The Skin Keeps Score
See my hands and my feet, that it is I myself. Touch me, and see.
– Luke 24:39
Today, my attention was arrested by a display in the local art center. I was a few minutes early to pick up our older daughter from a meeting down the hall, so I slipped into the display room. It was small and dimly lit, the walls lined with dark paper densely patterned with stark florals. Carefully framed against the riot of flowers and leaves were photographs of single botanical specimens—a stem from a fig tree, a cluster of half-open peonies, one golden poppy—each taken at close range against a black background. The focus was exquisite; the specimens seemed lit from within. And what struck me was that there was not one smooth, unmarked surface in the place. The texture of life is what makes it so interesting—the faint lines streaming down the poppy petals, the speckled dots on a leaf, the gnarled knobs of a branch. I don’t know why we expect human bodies to be any different. I don’t know why we think beauty is to be without blemish.
I stood there in my oversized hoodie, breast binder, and the ten pads stuffed underneath that were keeping my wound compressed, and thought about the scar that all those layers were hiding. One scarred body, standing there gazing at all these other marks on, and of, life.
One day, time showed up on my skin. That’s what aging felt like, waking up to find my once-flawless skin speckled with freckles and sunspots. Then I started noticing how cuts and blemishes acquired pigment as they healed, leaving my skin tattooed from that time I sprouted a zit, or scraped my knuckle against the fence door. Everything left a mark. And now, the marks are becoming intentional: pinpoint scars from IV lines, a horizontal line running across the cavity where the side of my breast used to be. And they will keep coming: more scars if I need to go back for lymph node dissection or mastectomy, inked tattoos if I need radiation therapy, larger lines for venous access if I need chemotherapy.

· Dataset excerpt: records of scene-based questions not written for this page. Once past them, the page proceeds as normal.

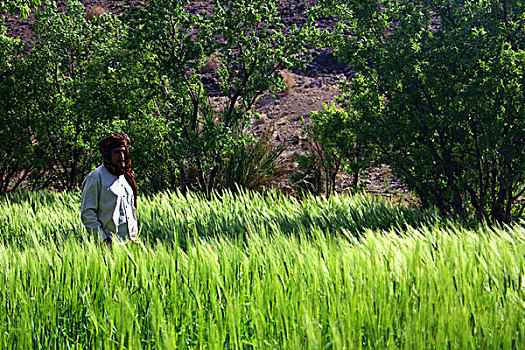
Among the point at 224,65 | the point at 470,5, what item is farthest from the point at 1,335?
the point at 224,65

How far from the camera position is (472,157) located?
690cm

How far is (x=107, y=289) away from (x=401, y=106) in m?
4.90

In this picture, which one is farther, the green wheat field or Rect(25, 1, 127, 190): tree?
Rect(25, 1, 127, 190): tree

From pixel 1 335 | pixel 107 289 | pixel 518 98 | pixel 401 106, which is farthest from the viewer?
pixel 401 106

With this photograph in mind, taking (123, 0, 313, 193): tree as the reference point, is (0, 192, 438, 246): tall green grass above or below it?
below

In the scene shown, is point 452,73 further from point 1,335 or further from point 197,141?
point 1,335

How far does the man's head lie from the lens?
13.6ft

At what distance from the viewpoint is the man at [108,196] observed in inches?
162

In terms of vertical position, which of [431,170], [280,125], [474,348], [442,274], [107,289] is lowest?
[474,348]

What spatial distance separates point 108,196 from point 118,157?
0.34 meters

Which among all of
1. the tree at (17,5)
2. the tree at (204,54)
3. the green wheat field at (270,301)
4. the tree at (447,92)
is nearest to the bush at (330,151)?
the tree at (447,92)

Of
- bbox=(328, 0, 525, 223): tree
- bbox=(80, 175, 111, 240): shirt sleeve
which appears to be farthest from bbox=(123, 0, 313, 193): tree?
bbox=(80, 175, 111, 240): shirt sleeve

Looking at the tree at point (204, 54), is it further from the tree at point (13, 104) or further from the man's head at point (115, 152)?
the man's head at point (115, 152)

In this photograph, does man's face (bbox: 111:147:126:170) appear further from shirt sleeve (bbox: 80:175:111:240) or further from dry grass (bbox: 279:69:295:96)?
dry grass (bbox: 279:69:295:96)
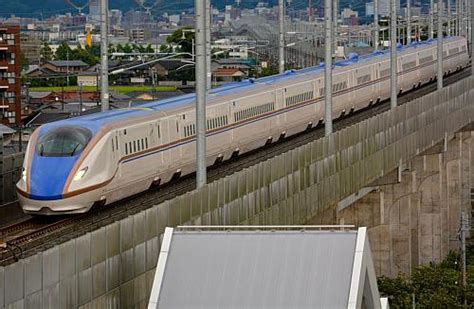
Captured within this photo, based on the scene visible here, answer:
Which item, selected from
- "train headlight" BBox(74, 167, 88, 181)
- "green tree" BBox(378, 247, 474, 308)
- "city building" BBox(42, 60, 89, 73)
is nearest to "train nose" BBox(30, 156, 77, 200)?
"train headlight" BBox(74, 167, 88, 181)

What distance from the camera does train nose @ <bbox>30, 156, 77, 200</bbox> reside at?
88.4ft

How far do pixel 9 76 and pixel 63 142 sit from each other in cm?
5235

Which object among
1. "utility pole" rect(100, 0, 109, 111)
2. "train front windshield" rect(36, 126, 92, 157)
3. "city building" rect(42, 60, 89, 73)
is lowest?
"city building" rect(42, 60, 89, 73)

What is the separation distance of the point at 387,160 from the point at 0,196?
16835mm

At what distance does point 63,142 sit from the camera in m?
28.2

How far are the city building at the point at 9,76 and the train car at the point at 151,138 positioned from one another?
22.9 metres

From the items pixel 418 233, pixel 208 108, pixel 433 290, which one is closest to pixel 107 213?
pixel 208 108

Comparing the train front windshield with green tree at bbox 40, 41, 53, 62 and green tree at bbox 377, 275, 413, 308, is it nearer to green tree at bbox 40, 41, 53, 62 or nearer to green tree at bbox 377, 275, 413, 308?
green tree at bbox 377, 275, 413, 308

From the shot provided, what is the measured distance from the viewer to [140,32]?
144 meters

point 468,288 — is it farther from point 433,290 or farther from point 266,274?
point 266,274

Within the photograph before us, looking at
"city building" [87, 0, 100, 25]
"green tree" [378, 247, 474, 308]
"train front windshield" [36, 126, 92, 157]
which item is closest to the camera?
"train front windshield" [36, 126, 92, 157]

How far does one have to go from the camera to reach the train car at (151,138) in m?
27.5

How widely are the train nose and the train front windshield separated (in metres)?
0.19

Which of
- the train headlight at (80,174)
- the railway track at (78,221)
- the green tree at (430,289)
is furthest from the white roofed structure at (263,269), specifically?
the green tree at (430,289)
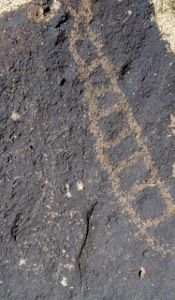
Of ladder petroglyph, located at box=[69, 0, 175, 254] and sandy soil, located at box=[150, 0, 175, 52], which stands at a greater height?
sandy soil, located at box=[150, 0, 175, 52]

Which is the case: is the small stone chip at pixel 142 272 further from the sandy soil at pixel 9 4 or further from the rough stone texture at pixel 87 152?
the sandy soil at pixel 9 4

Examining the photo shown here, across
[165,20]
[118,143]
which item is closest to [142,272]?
[118,143]

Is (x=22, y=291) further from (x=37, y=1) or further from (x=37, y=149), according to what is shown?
(x=37, y=1)

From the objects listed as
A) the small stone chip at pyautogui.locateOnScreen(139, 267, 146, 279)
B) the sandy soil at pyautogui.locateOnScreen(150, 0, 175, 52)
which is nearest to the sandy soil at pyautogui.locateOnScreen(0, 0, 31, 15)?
the sandy soil at pyautogui.locateOnScreen(150, 0, 175, 52)

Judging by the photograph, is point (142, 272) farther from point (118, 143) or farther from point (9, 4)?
point (9, 4)

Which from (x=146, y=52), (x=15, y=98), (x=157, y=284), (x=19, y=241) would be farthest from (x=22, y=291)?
(x=146, y=52)

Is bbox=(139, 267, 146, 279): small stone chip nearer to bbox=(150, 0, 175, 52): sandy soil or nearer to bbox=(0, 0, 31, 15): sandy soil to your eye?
bbox=(150, 0, 175, 52): sandy soil

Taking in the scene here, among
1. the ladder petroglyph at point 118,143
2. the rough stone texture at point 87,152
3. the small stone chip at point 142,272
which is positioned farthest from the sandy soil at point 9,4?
the small stone chip at point 142,272
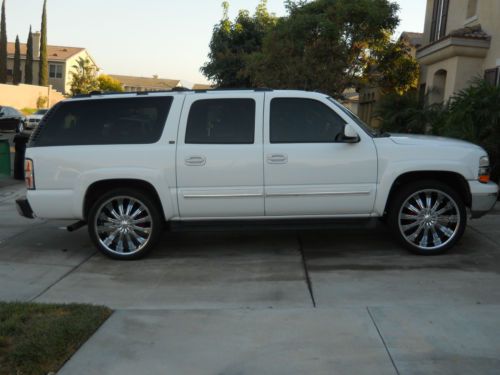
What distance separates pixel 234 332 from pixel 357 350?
972 millimetres

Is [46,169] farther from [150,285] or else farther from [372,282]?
[372,282]

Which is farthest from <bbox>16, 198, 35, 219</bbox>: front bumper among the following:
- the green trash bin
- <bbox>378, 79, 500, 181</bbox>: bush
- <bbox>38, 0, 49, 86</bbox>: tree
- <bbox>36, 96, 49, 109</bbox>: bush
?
<bbox>38, 0, 49, 86</bbox>: tree

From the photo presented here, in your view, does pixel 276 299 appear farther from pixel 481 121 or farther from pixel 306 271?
pixel 481 121

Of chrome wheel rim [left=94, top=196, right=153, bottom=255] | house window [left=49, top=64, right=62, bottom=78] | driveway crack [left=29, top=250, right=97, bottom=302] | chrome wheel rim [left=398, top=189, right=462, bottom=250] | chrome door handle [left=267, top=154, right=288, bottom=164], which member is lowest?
driveway crack [left=29, top=250, right=97, bottom=302]

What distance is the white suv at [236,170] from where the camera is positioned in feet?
20.7

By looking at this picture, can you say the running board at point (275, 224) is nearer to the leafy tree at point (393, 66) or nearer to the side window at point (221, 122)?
the side window at point (221, 122)

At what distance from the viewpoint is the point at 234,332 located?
4.41 meters

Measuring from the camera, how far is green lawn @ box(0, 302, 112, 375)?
3.93 meters

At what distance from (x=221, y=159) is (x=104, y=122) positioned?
4.86ft

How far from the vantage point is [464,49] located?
45.5 feet

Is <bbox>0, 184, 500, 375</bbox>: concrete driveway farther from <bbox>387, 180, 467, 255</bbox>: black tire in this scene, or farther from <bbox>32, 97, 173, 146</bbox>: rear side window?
<bbox>32, 97, 173, 146</bbox>: rear side window

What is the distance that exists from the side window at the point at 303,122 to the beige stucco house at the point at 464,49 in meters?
6.88

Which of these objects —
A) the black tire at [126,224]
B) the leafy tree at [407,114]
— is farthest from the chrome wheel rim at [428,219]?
the leafy tree at [407,114]

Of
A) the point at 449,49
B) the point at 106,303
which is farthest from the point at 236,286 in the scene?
the point at 449,49
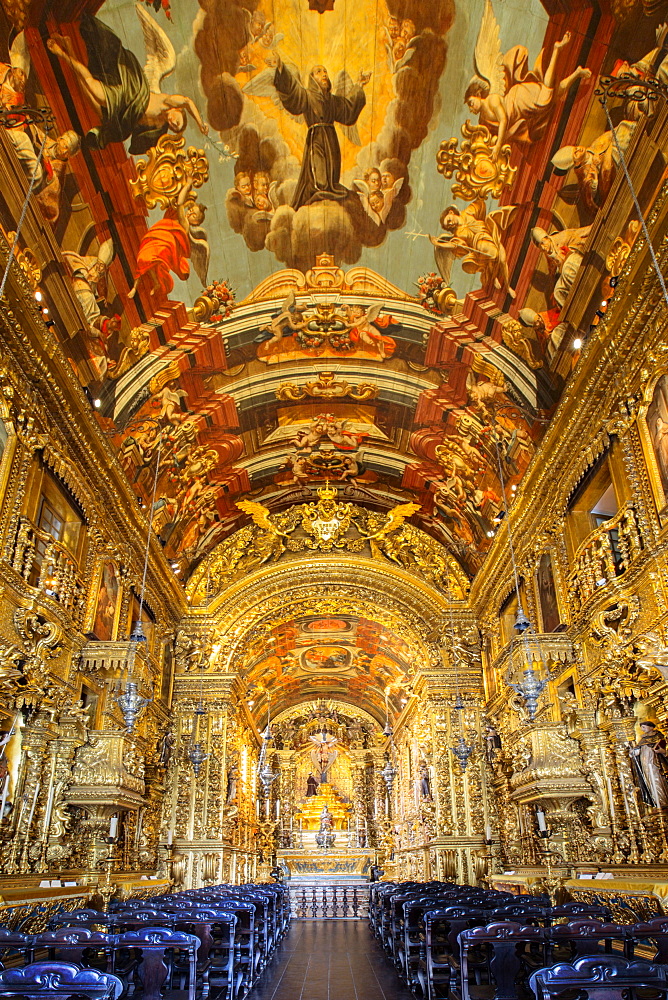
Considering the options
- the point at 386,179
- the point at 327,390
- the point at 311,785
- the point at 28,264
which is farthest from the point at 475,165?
the point at 311,785

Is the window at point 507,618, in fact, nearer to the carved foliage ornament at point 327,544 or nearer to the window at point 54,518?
the carved foliage ornament at point 327,544

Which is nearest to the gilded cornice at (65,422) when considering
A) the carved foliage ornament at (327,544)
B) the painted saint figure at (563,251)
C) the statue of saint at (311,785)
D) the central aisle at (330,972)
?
the carved foliage ornament at (327,544)

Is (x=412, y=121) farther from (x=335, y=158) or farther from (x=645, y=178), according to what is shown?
(x=645, y=178)

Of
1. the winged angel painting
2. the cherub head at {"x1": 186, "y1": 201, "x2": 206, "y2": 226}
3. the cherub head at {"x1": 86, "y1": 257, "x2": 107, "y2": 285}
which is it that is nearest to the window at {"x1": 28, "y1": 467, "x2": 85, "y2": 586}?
the cherub head at {"x1": 86, "y1": 257, "x2": 107, "y2": 285}

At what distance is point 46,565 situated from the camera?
9.67 metres

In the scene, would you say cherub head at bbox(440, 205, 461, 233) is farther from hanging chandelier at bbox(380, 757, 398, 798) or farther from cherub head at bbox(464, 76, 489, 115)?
hanging chandelier at bbox(380, 757, 398, 798)

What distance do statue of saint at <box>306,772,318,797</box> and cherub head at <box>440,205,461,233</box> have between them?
2663 cm

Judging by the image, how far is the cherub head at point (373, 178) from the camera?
402 inches

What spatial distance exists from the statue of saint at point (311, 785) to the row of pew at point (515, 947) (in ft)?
72.5

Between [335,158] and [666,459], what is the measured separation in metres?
6.07

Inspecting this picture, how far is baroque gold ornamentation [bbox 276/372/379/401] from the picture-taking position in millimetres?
14797

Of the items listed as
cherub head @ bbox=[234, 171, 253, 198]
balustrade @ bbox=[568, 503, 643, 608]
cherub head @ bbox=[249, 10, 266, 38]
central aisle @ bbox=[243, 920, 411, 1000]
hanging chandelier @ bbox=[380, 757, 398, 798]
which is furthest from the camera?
hanging chandelier @ bbox=[380, 757, 398, 798]

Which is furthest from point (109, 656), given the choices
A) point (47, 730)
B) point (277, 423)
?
point (277, 423)

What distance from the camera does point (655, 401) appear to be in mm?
8383
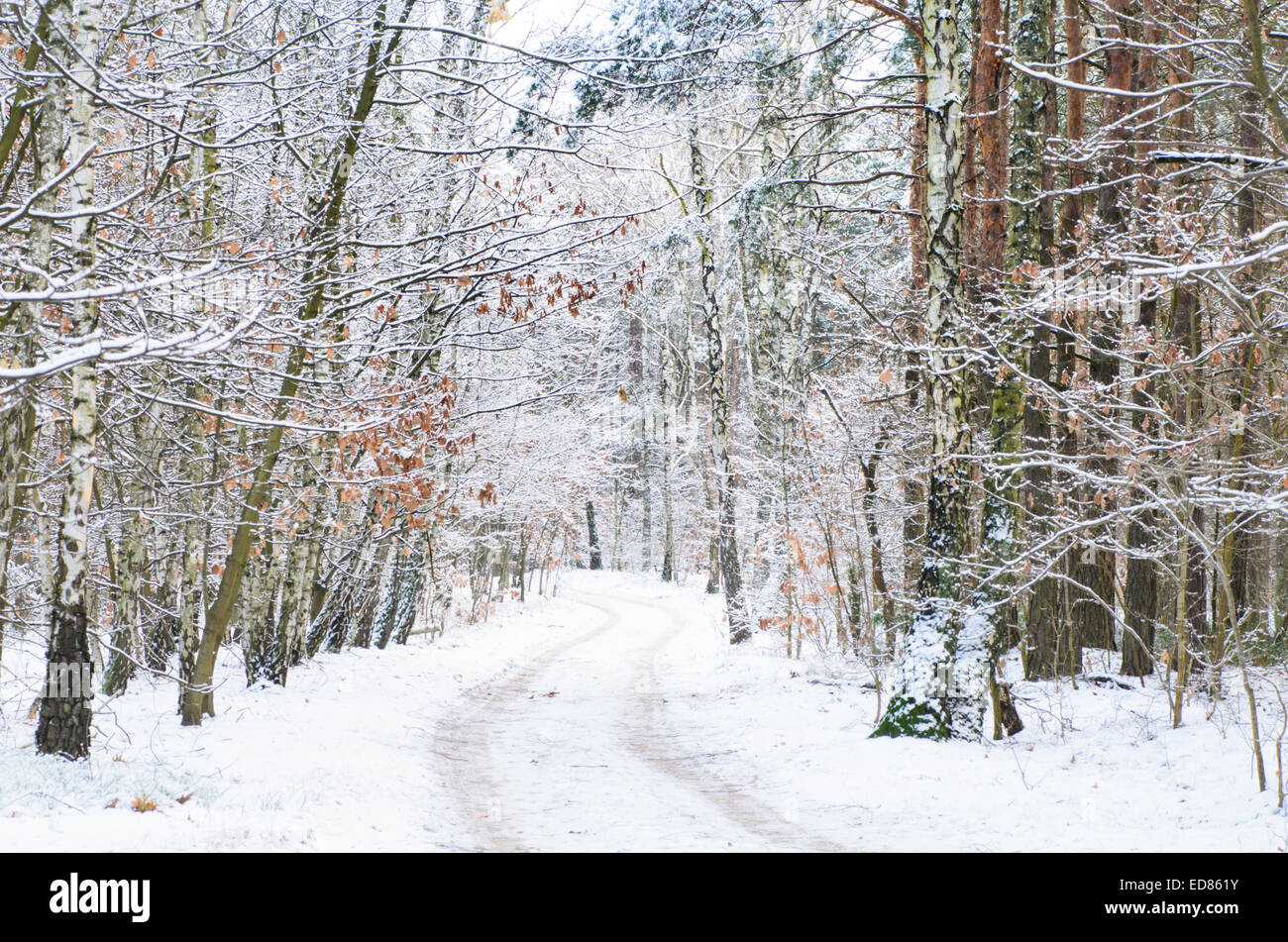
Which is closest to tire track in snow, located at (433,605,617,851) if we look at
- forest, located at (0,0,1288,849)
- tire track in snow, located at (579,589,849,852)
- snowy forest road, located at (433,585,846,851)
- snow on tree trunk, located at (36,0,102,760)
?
snowy forest road, located at (433,585,846,851)

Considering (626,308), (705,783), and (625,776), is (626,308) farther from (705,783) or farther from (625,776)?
(705,783)

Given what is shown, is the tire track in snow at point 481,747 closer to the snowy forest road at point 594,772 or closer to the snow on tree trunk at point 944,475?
the snowy forest road at point 594,772

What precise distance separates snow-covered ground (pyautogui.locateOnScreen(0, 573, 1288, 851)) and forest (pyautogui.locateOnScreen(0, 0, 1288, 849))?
0.85 ft

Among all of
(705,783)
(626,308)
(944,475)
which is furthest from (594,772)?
(626,308)

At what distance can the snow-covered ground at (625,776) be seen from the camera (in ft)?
19.6

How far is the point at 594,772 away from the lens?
873cm

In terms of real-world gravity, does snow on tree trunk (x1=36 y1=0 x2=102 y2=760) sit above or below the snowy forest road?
above

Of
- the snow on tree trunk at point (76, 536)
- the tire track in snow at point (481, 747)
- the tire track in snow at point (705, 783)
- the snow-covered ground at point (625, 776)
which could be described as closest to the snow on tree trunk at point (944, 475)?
the snow-covered ground at point (625, 776)

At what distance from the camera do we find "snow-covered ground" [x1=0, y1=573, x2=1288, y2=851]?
236 inches

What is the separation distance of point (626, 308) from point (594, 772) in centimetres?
588

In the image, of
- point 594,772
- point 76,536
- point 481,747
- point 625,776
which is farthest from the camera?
point 481,747

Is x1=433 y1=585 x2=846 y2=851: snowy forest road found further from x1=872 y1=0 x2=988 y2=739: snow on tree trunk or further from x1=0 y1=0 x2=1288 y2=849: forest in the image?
x1=872 y1=0 x2=988 y2=739: snow on tree trunk

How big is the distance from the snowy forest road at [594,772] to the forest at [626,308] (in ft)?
1.37

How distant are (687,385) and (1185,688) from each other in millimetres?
28666
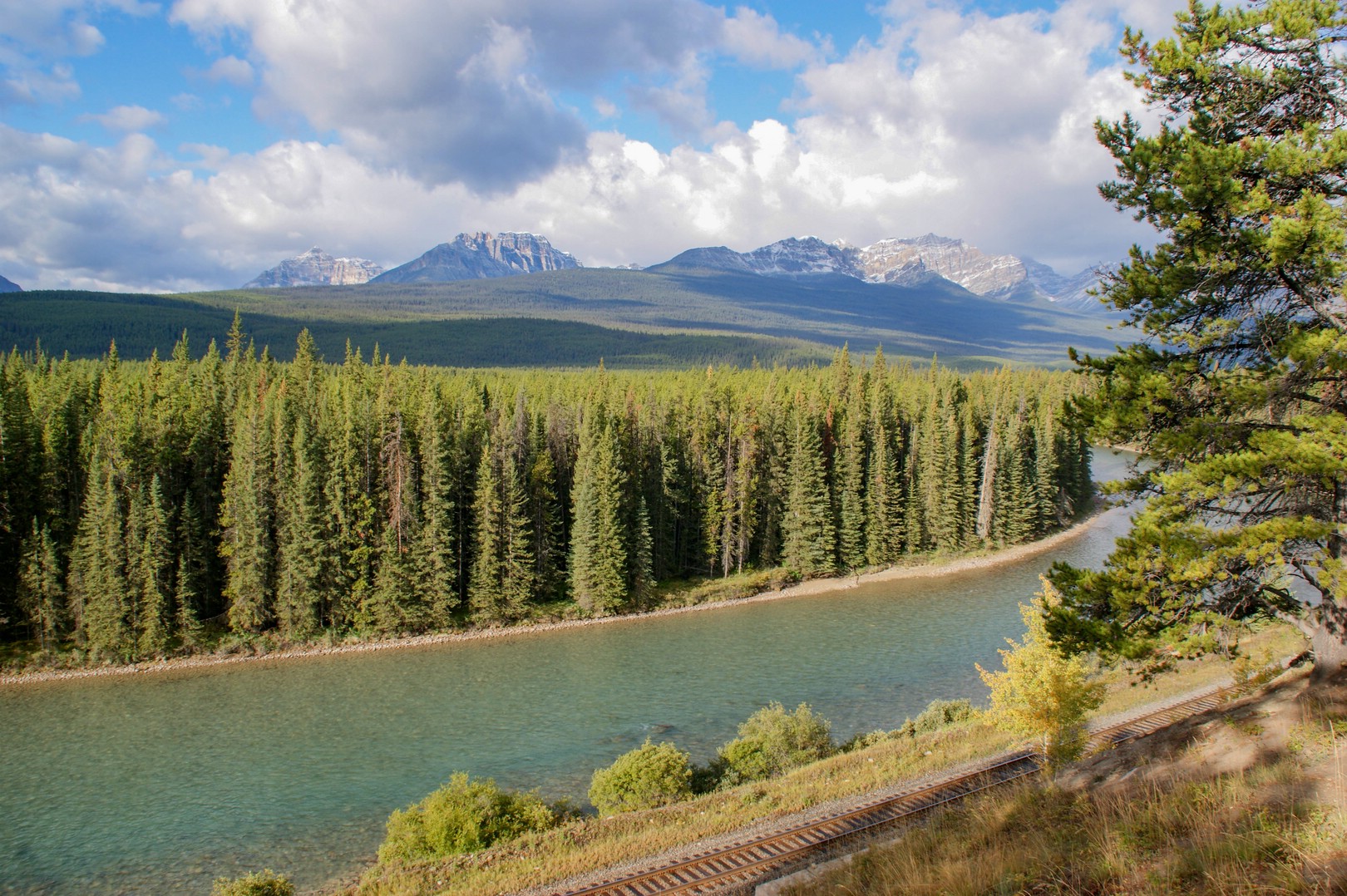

I’m not a vain person, I think, but this is something I’m coming to terms with: the evidence of things that were done to my body. The physical pain lasts a moment; the mark it leaves last a lifetime.
Last Sunday, we sang the old hymn “Jesus Paid It All” (written by a woman who got so bored during the over-long prayer and sermon at her church one day that her mind wandered and she penned the whole thing in one sitting—best story ever). The last verse goes, “and when, before the throne / I stand in Him complete” and I thought, what will I look like when I stand before God in my resurrected body? Will it be like it was? Or will it have all the scars?
I don’t know. What I do know, and what I can’t quite get over ever since I started thinking about it, is that the resurrected body of Jesus has scars. When he appeared to his closest friends after his death, you’d think they’d know him from—you know, living with him for the past few years. You’d think they’d recognize that mole he had on his cheek, or some habitual tic or motion, or just his general appearance—but what he invited them to see was something they had never seen before. His restored, victorious, resurrected body—his perfect body, as full of the glory of God and the reality of humanity as it ever was—was a body with scars. Multiple, palpable scars. And that’s how the ones who loved him the most knew who he was. See. Touch me, and see.
Jesus, the wounded healer. The scarred savior. He bore our griefs, he carried our sorrows, and by his wounds we are healed (Isaiah 53). His skin kept score; his body told the tale of what was done to him for our sake. I wonder what his friends felt as they saw those scars: horror? fear? shock? tenderness, perhaps; wrenching wonder and joy? But they were there. In his perfect, resurrected body, in a body that could have been any body he wanted it to be, the scars were there.